■ GIVEN TASK 1:
In the kiteboarding story, what did the kite run into that cut through its leading edge?
■ GIVEN TASK 2:
Copy word for word the stretch of the kiteboarding story from "And then another" through "in. Don’t fall.".

— Start of TEXT BLOCK —

A walrus. It had to be a walrus, I thought fully entering denial.

And then another voice spoke up, an annoyingly intelligent voice. Walrus don’t eat grebes, Dawn. And there are no walruses here.

My mind buzzed like a pinball machine on full tilt and I drew a blank despite attempts to rationalize what I’d just seen as something else, anything but a shark. It turned next to the cut on my leg. I had to accept that it was possible that the small amount of blood I was likely leaving in the water had brought one in.

Just get in. Just focus on what you’re doing and get in. Don’t fall.

But of course I fell.

“Fuck fuck fuck fuck!” I hurled the epithets as I grabbed my board and hurried to get back up and moving after blowing the turn back towards shore.

“Fuck!” I swore again when I got closer to shore and realized that it would take at least three tacks to get up wind enough to where the beach was sandy.

I gritted my teeth and managed to turn and head back out to deeper water without falling. I focused everything on the task at hand, working my way upwind and eventually making it back to shore. I breathed a sigh of relief as I prepared to step off my board onto sand and brought the kite high overhead to the neutral position. That’s when I discovered that the wind had turned offshore near the beach and by bringing the kite overhead it was met with the force of a wind that pushed it back out to sea. It arced and plummeted into the sea behind me where the opposing onshore wind pushed it gently back towards shore. The lines went slack and I was powerless to do anything as it slowly floated into an area full of rocks just South of where I stood. The next thing I heard was a loud “pop!” followed by the hiss of air escaping. The kite had run into the sharp edge of a rock, much like my leg had earlier, which cut through the leading edge, an air-filled tube-like bladder that gives it structure.

Maybe it was the stress of seeing a shark consume a helpless little bird right in front of me, the prospect of similar treatment or maybe it was just frustration with the vagaries of kiting, but I lost it at that point. I totally lost my shit and screamed (to no one in particular as there was no one there to hear me anyway), “I hate this fucking sport! This is the dumbest fucking sport ever!!! I’m over it!!”

And in that moment, I felt alone…terribly fucking alone and I came close to crying. I felt the tears knocking at the door and I very nearly let them come. I came damned close to walking away from that kite bobbing gently among the jagged rocks with it’s fucked up lines and torn leading edge too. Very very nearly.

— End of TEXT BLOCK —
— Start of GIVEN INFORMATION —

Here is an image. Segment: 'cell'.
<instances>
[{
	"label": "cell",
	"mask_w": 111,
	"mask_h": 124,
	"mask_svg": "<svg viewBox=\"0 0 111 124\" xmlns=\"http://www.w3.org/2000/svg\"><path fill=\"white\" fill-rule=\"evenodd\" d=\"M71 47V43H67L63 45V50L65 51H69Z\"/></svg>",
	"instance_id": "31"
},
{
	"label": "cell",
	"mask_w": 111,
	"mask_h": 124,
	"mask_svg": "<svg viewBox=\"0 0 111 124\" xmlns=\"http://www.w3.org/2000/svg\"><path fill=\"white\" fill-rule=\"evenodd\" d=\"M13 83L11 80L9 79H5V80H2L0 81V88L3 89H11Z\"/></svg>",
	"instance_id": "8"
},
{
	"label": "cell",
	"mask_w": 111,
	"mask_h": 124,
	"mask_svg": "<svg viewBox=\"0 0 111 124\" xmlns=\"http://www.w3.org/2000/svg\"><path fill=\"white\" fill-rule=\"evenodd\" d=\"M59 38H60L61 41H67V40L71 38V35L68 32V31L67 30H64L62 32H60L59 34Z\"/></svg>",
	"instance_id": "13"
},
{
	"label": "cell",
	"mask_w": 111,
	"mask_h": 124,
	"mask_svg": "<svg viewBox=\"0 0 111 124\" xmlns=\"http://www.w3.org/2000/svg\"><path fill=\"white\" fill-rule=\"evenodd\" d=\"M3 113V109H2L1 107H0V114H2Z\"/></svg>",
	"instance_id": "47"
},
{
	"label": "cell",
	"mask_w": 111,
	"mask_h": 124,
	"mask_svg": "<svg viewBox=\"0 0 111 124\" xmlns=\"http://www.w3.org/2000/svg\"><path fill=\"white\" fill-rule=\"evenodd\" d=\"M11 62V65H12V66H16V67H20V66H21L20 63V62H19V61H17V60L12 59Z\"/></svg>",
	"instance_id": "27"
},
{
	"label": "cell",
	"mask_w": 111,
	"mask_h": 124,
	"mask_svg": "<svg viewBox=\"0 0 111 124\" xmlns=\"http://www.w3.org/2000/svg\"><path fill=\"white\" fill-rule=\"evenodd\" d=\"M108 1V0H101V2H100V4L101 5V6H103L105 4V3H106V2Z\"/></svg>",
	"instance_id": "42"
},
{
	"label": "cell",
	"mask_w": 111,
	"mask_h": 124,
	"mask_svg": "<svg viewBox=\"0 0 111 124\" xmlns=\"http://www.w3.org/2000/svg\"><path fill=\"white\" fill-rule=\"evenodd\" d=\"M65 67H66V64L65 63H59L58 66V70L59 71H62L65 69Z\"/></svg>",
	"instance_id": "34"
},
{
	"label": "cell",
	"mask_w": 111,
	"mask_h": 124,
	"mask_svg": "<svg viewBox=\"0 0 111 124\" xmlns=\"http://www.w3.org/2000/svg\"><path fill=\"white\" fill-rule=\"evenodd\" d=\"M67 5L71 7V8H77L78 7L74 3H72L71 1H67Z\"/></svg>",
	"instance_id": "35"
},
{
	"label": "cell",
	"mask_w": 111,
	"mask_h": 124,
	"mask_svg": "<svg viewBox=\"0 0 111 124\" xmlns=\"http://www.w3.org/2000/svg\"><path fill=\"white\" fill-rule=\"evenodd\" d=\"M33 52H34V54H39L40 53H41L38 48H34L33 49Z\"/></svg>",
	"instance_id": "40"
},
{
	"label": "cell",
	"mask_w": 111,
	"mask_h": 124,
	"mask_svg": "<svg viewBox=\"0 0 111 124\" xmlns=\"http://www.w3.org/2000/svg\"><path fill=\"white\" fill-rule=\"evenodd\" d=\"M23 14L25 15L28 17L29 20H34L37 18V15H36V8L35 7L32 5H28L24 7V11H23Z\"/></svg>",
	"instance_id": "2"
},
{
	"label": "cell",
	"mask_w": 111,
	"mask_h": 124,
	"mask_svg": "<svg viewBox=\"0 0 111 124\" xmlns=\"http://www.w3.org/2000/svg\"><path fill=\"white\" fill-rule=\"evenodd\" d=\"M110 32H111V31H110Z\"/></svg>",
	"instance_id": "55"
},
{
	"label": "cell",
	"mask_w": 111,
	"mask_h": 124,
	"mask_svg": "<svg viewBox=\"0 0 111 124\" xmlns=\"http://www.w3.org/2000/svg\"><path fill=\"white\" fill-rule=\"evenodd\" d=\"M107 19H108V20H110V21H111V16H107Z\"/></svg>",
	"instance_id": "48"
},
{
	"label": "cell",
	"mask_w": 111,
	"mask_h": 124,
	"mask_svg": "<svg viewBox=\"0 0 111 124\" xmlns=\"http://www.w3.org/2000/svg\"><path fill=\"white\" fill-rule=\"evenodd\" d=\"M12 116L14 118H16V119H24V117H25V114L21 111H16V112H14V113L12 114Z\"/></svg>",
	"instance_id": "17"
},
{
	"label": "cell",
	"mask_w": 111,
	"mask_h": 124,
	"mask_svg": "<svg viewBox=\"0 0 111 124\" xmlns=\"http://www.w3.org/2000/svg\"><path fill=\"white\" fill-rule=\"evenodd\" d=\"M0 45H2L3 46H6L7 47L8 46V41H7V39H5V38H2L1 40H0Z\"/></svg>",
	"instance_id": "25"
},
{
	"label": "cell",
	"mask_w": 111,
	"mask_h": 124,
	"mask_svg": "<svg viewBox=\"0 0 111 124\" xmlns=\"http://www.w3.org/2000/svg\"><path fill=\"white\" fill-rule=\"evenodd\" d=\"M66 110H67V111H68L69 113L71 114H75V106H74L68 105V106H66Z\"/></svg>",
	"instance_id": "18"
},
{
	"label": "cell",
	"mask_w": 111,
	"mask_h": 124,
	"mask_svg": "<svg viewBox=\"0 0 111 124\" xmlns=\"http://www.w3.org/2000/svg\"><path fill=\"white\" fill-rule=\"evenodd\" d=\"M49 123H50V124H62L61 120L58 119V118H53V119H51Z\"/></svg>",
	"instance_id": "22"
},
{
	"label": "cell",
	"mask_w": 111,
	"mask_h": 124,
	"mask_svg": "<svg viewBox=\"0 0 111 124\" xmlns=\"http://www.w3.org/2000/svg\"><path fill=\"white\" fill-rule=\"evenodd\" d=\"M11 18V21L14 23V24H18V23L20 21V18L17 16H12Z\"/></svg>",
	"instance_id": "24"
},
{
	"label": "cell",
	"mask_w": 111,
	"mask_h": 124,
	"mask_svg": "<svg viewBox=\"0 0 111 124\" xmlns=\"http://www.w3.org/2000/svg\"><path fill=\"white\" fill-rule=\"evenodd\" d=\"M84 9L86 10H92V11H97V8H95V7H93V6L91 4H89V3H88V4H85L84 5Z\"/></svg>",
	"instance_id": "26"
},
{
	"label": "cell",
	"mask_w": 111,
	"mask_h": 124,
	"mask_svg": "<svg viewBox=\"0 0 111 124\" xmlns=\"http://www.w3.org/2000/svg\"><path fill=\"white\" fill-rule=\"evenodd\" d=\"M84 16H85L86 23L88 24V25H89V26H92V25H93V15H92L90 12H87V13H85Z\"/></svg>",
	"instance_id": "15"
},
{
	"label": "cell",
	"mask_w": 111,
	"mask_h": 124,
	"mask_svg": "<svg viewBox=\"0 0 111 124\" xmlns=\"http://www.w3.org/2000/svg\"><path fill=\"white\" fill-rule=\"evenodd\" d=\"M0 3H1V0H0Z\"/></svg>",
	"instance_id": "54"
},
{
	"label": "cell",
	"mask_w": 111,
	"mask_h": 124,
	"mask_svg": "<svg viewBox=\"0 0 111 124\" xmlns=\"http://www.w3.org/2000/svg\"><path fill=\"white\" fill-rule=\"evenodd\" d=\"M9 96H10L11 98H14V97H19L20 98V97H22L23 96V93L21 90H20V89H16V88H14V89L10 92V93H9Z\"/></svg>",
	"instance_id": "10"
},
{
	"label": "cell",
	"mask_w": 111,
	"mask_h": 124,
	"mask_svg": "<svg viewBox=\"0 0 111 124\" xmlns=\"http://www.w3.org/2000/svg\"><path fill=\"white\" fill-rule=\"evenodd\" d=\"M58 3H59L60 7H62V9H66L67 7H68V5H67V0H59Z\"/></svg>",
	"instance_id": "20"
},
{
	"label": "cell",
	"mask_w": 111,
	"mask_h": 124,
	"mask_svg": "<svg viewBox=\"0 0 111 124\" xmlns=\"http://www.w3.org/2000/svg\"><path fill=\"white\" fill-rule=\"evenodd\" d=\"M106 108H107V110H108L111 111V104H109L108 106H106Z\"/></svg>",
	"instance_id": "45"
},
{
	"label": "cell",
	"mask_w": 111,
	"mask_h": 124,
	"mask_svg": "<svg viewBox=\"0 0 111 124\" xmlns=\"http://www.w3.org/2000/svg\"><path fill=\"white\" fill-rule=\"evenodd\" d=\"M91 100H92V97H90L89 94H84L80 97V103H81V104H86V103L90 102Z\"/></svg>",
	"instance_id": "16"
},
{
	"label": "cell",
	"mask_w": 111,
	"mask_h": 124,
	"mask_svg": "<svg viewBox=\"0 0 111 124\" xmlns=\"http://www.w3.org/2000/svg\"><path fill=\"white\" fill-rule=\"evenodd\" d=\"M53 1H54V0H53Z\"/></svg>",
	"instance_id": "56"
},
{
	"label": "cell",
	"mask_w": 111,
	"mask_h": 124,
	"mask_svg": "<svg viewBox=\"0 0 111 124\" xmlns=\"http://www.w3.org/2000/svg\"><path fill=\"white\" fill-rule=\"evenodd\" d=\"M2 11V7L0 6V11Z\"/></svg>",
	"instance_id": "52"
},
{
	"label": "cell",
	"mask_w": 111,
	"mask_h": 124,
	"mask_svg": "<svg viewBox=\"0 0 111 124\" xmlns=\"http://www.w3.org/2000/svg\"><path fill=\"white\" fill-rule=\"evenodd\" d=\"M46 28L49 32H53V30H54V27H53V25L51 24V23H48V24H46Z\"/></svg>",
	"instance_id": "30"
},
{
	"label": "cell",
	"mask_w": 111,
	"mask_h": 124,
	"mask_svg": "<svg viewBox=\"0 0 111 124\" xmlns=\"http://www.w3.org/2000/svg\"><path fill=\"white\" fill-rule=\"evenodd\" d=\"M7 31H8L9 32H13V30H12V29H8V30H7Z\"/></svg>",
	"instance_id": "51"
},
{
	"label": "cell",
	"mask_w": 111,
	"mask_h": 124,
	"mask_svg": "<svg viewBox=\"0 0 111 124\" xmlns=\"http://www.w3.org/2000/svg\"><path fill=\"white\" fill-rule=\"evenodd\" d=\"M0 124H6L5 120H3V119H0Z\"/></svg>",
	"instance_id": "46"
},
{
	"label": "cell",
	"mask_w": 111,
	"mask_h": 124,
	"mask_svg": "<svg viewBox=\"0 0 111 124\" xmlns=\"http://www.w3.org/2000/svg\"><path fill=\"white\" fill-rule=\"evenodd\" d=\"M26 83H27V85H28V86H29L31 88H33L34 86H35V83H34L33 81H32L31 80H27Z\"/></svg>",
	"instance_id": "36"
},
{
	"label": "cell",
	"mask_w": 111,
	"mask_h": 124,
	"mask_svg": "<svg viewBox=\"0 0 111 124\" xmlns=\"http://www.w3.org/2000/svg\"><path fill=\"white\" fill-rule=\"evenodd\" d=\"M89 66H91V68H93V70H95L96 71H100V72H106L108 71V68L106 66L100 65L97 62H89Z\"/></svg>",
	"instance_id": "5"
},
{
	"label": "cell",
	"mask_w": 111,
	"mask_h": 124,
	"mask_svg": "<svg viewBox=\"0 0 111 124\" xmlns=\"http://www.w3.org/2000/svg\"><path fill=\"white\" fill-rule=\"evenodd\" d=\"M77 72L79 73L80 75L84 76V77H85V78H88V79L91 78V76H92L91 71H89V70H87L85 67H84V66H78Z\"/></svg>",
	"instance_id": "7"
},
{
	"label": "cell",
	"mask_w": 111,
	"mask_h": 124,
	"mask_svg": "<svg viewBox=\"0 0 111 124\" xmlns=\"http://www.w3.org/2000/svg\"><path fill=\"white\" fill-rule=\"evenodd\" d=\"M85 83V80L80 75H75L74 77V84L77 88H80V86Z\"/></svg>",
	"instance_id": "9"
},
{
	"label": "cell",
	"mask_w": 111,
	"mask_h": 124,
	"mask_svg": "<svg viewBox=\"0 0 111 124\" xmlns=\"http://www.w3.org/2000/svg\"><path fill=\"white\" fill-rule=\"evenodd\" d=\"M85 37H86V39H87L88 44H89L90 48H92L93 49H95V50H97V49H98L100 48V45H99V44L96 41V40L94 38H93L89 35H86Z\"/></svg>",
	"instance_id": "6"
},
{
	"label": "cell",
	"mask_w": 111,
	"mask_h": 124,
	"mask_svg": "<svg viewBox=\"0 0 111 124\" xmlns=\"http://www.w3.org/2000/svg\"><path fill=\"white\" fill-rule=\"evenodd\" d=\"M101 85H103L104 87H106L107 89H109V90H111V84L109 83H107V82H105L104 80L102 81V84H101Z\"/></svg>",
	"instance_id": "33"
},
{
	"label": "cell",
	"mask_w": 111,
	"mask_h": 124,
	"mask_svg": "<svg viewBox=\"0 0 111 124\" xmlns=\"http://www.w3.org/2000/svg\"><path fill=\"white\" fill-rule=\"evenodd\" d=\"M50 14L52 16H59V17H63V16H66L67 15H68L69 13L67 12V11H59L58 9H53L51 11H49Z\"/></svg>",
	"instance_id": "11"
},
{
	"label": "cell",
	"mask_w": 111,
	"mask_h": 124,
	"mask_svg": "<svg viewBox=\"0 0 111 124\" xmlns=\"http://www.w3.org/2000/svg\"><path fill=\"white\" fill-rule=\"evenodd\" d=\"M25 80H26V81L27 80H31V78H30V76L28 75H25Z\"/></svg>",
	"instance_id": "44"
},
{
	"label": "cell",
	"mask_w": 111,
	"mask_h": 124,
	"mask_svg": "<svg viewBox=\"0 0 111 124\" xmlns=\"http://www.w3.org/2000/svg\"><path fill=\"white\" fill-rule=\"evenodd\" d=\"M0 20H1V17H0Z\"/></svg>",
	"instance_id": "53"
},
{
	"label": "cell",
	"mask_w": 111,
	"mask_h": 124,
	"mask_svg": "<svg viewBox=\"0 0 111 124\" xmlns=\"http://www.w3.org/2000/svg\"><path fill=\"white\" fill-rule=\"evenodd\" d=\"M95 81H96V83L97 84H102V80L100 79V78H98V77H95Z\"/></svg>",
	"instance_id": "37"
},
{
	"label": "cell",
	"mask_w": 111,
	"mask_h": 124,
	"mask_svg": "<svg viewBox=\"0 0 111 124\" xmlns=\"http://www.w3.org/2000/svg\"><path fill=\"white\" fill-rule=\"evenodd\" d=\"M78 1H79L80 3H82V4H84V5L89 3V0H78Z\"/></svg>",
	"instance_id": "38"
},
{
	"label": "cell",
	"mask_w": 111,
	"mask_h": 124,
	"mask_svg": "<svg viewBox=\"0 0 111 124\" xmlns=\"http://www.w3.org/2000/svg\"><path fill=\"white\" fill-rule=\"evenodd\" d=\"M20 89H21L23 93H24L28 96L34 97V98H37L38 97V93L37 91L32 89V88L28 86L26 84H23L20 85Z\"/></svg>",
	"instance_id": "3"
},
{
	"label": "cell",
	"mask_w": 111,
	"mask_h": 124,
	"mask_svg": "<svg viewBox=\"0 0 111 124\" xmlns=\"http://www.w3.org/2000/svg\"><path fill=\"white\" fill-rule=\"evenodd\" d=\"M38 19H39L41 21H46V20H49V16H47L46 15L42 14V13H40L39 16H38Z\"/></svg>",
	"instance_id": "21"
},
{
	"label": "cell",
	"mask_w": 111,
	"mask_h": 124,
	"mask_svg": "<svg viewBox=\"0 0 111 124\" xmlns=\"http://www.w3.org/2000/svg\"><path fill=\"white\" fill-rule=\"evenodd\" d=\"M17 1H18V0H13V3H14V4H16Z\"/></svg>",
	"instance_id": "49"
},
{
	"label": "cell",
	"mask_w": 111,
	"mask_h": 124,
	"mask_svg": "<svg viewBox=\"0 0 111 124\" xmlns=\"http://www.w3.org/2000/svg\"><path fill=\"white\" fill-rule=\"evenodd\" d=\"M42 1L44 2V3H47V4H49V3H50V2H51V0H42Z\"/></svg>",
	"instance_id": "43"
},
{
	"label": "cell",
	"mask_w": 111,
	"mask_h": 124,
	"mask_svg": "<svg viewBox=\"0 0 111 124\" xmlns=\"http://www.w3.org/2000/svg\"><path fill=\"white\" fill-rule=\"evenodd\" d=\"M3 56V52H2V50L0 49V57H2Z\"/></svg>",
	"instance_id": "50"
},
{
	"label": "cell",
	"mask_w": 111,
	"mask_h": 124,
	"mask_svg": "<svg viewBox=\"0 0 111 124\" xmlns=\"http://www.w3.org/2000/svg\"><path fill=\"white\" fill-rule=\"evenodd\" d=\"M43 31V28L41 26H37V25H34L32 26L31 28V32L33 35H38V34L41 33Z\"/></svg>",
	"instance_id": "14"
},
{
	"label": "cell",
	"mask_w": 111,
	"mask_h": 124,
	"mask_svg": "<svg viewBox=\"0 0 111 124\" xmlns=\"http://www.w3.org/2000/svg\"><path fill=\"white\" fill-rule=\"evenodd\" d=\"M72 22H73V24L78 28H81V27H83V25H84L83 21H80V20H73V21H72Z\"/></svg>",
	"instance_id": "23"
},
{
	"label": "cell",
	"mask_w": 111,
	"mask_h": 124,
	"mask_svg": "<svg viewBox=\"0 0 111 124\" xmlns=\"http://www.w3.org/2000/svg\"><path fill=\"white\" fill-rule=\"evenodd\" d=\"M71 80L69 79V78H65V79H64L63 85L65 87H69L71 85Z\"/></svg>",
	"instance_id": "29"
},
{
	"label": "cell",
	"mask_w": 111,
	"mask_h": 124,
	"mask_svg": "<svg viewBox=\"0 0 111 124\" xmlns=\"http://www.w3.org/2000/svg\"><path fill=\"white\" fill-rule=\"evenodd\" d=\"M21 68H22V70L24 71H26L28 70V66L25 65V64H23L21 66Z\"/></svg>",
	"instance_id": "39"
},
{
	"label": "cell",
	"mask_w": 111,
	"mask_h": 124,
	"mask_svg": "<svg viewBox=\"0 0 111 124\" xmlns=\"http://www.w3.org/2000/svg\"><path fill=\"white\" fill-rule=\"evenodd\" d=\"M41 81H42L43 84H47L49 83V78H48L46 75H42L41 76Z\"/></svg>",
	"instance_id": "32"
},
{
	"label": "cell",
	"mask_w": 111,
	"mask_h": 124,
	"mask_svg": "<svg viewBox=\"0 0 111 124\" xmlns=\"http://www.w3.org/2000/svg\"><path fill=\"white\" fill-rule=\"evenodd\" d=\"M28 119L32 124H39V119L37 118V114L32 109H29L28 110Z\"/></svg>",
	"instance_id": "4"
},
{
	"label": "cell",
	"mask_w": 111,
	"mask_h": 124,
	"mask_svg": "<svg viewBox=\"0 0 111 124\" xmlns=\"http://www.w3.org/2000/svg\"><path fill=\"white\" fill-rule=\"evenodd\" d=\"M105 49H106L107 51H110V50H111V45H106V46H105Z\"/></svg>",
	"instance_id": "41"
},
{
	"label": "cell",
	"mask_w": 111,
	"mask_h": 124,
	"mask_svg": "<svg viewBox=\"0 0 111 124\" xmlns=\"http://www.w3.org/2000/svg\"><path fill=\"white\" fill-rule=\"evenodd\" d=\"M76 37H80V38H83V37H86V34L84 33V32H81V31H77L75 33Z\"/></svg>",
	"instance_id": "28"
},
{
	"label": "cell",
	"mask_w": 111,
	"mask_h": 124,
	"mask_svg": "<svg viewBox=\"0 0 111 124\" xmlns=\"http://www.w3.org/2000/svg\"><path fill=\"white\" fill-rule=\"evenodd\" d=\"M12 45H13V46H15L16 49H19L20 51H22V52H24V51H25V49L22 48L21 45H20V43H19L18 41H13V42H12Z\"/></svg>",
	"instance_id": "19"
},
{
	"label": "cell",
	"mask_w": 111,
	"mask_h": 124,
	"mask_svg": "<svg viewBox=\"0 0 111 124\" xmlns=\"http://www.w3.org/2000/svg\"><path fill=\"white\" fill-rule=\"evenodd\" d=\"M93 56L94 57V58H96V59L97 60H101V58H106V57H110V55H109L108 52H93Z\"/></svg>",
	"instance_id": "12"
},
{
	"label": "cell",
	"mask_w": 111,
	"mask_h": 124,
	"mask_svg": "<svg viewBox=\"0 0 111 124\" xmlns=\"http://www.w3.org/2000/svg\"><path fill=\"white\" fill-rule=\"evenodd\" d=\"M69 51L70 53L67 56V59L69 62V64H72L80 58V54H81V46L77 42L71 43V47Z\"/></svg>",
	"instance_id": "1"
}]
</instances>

— End of GIVEN INFORMATION —

■ EXPECTED OUTPUT 1:
The sharp edge of a rock.

■ EXPECTED OUTPUT 2:
And then another voice spoke up, an annoyingly intelligent voice. Walrus don’t eat grebes, Dawn. And there are no walruses here.

My mind buzzed like a pinball machine on full tilt and I drew a blank despite attempts to rationalize what I’d just seen as something else, anything but a shark. It turned next to the cut on my leg. I had to accept that it was possible that the small amount of blood I was likely leaving in the water had brought one in.

Just get in. Just focus on what you’re doing and get in. Don’t fall.